Swanepoel quits VMR role in group shake-up

[miningmx.com] – VILLAGE Main Reef (VMR) has appointed Ferdi Dippenaar as CEO of the company following the resignation of Bernard Swanepoel who is to become non-executive chairman of the company.

The change in roles is part of a management shake-up in which the firm’s CFO, Sandeep Gandhi and human resources director, Richard de Villiers have also resigned. Marius Saaiman, current MD of VMR’s platinum operations, will be interim CFO.
Shares in VMR responded immediately gaining 15%.

Swanepoel replaces current VMR chairman, Roy Pitchford.

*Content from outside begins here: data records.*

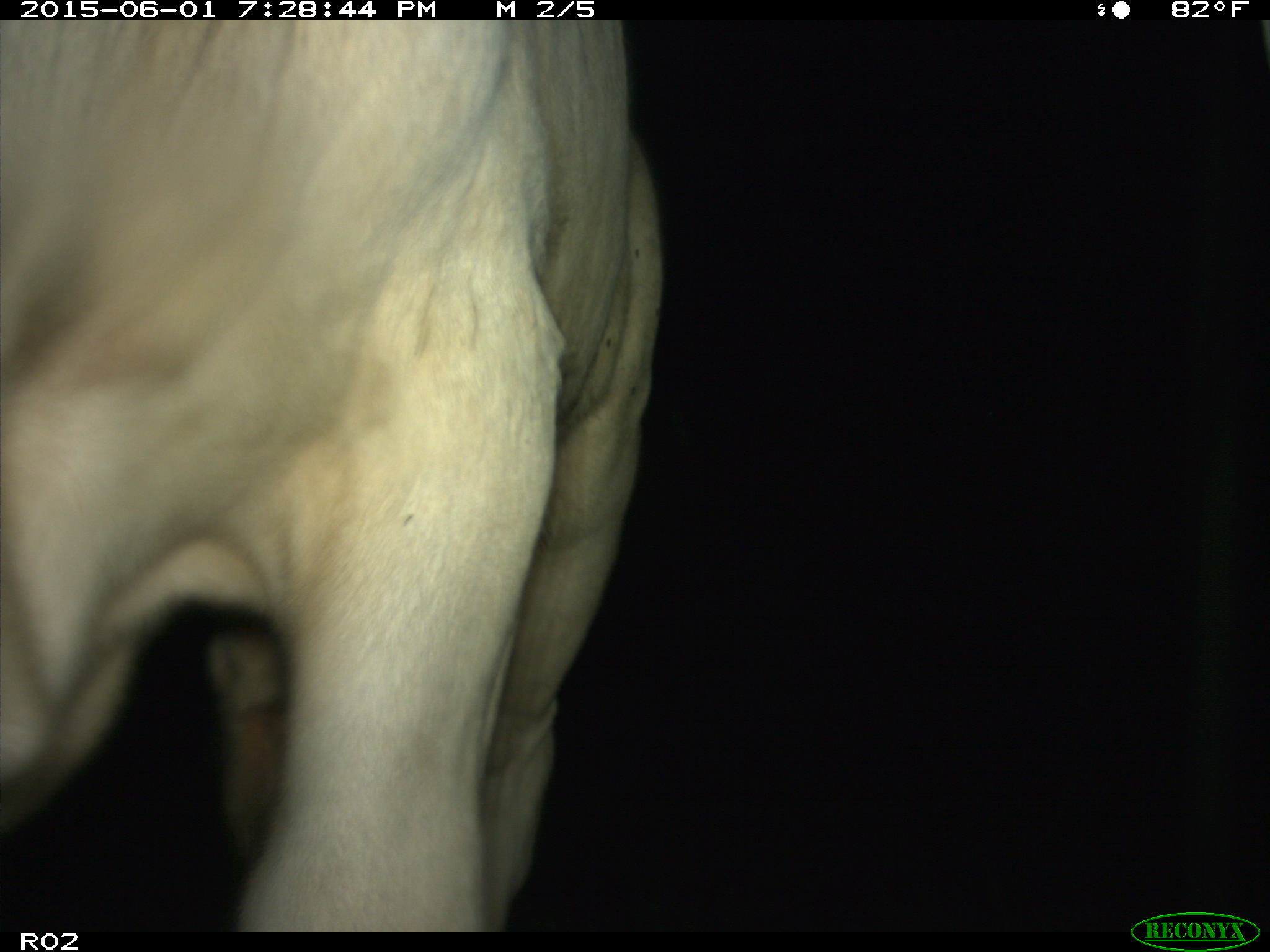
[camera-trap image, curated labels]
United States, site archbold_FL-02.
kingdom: Animalia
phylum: Chordata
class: Mammalia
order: Artiodactyla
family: Bovidae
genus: Bos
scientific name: Bos taurus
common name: domestic cow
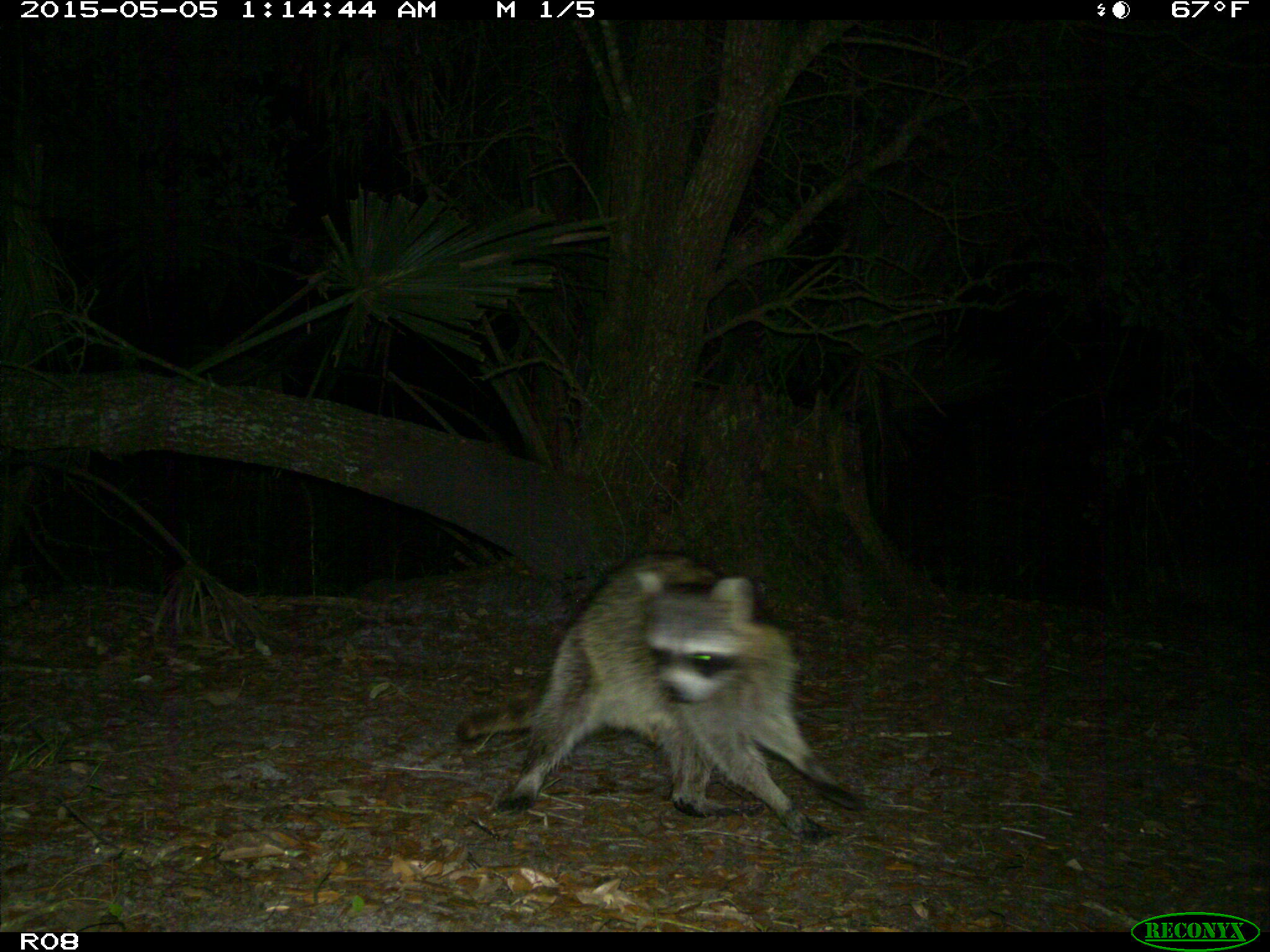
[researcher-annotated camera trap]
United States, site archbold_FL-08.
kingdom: Animalia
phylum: Chordata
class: Mammalia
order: Carnivora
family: Procyonidae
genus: Procyon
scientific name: Procyon lotor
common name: common raccoon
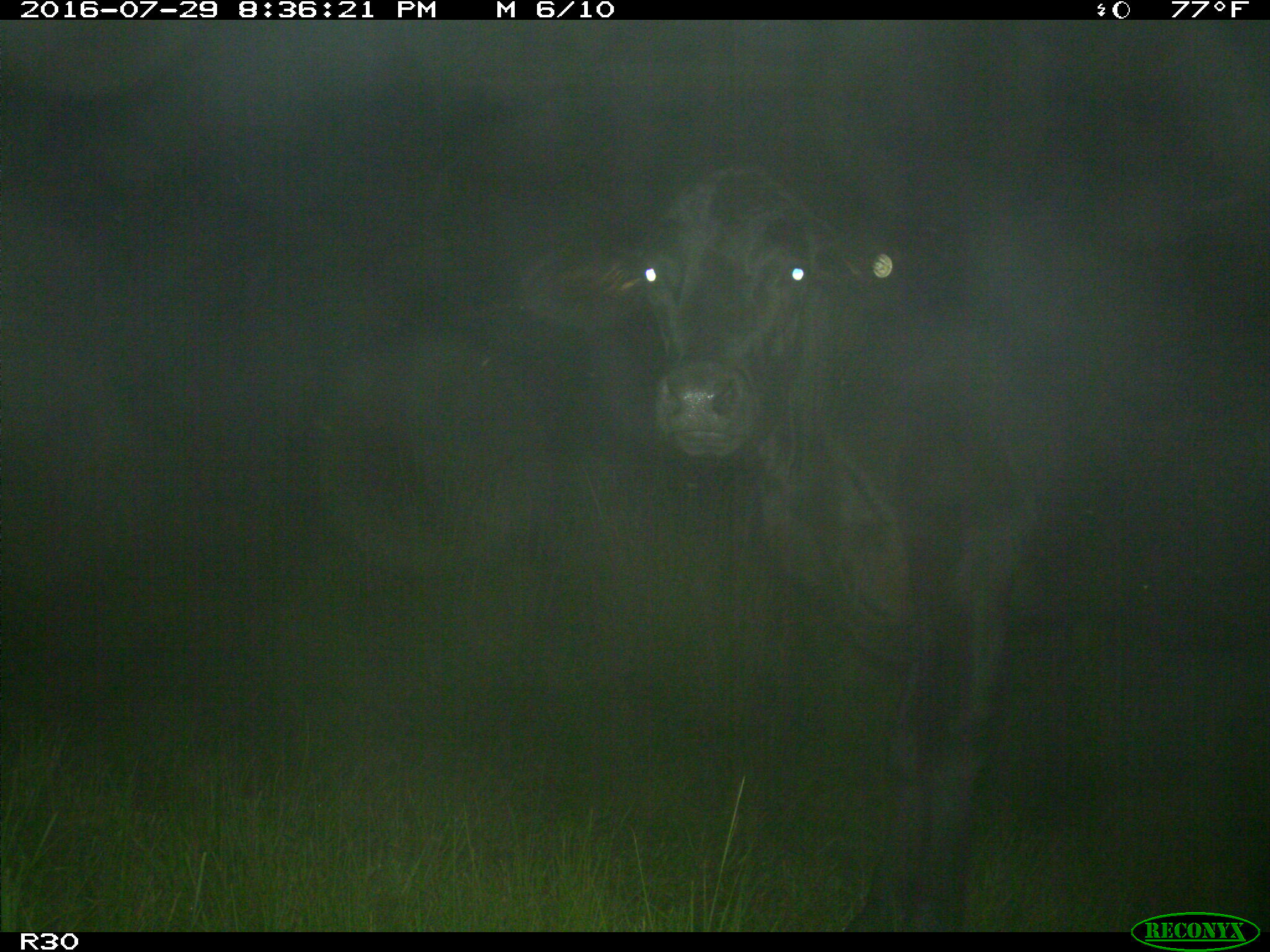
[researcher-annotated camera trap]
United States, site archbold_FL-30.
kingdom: Animalia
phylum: Chordata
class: Mammalia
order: Artiodactyla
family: Bovidae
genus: Bos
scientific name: Bos taurus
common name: domestic cow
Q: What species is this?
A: Bos taurus (domestic cow).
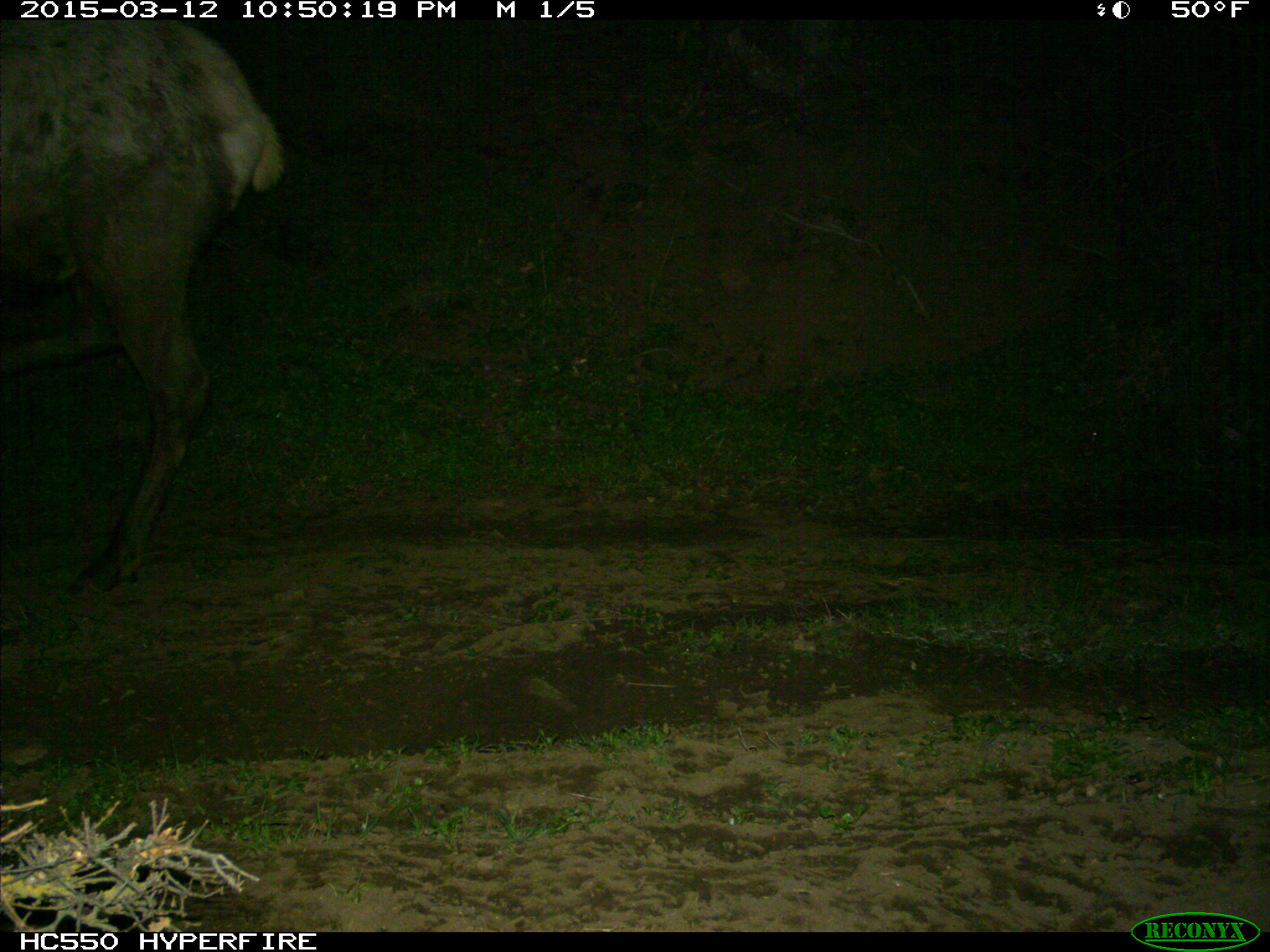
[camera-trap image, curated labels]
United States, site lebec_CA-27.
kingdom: Animalia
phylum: Chordata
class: Mammalia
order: Artiodactyla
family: Cervidae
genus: Cervus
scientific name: Cervus canadensis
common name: elk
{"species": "Cervus canadensis (elk)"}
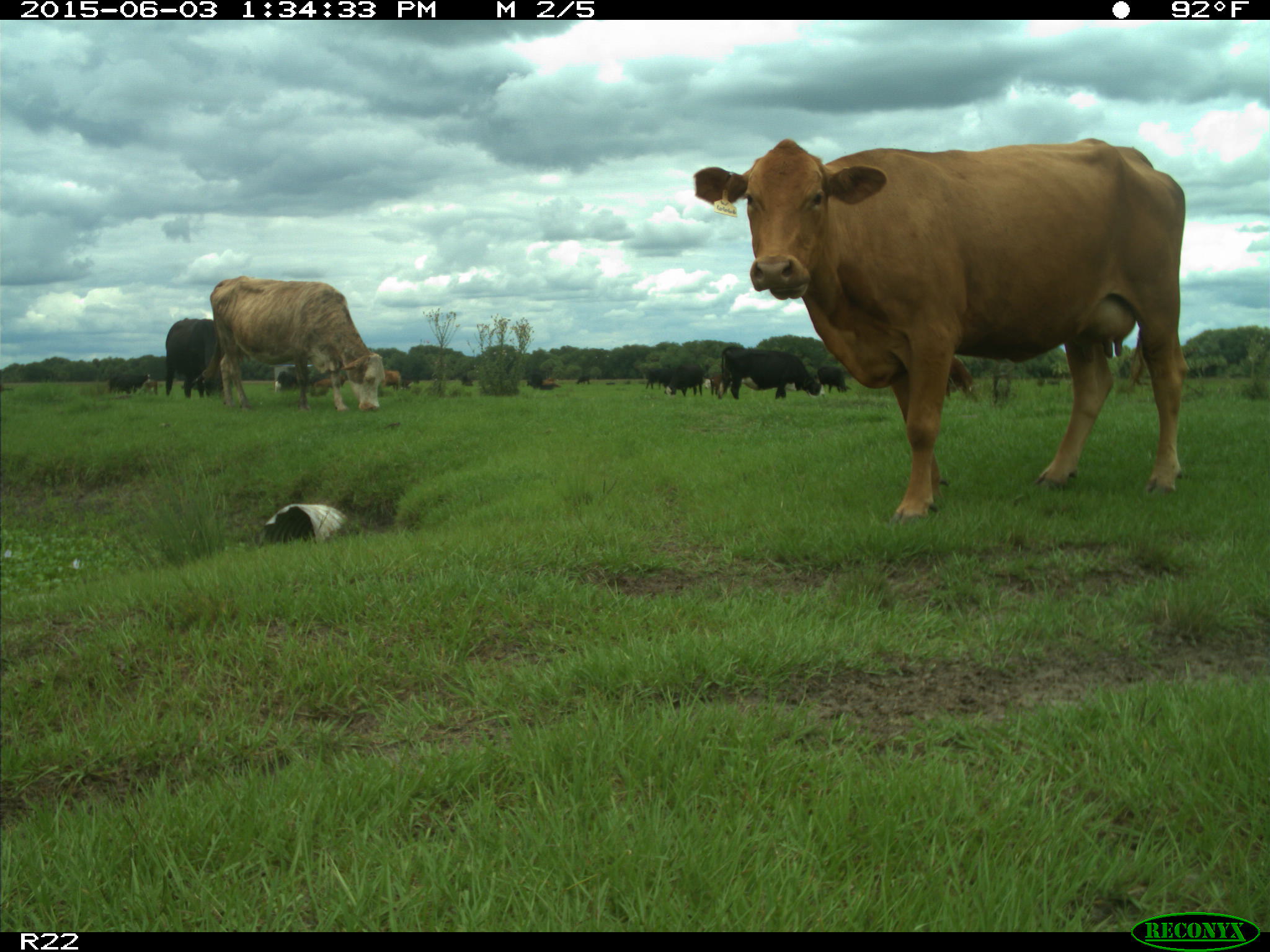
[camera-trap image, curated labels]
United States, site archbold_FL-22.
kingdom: Animalia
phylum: Chordata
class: Mammalia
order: Artiodactyla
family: Bovidae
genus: Bos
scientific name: Bos taurus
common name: domestic cow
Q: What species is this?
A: Bos taurus (domestic cow).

“The resignations of the three directors were tendered in support of Village’s objective of having an appropriately sized and configured board of directors and is aligned with the re-organisation taking place throughout the company,” the company said in an announcement to the JSE today.

“I would like to thank all the members of the Village board for their various contributions during the past three years,” said Swanepoel. He also acknowledged the role played by Pitchford during the founding years of Village’.

The management shake-up follows a difficult year for VMR to date in which its share price fell back to a low of 37 cents per share. The company had in January bought back shares for an average price of R1.20/share – an R80m loss.

The company also closed two of its gold mines – Buffelsfontein (Buffels) and Blyvooruitzicht (Blyvoor) – and will be anxious nothing goes awry at its two surviving assets, Tau Lekoa, a gold mine near Orkney in the North West province, and Consolidated Murchison (Cons Murch), which produces antimony and gold.

The resignation of Swanepoel from executive duties brings the curtain down on his much-vaunted ‘return’ after leaving Harmony Gold in 2007, a company he built with long-standing colleague, Dippenaar.

For his part, Dippenaar was previously CEO of Great Basin Gold, a company now in business rescue proceedings following the failure of its South African gold project, Burnstone, to meet production targets.

“If we do nothing but hunker down for the year that will be good,’ Swanepoel told Finweek last week. “We need to come out of an unexpected negative performance,’ he added.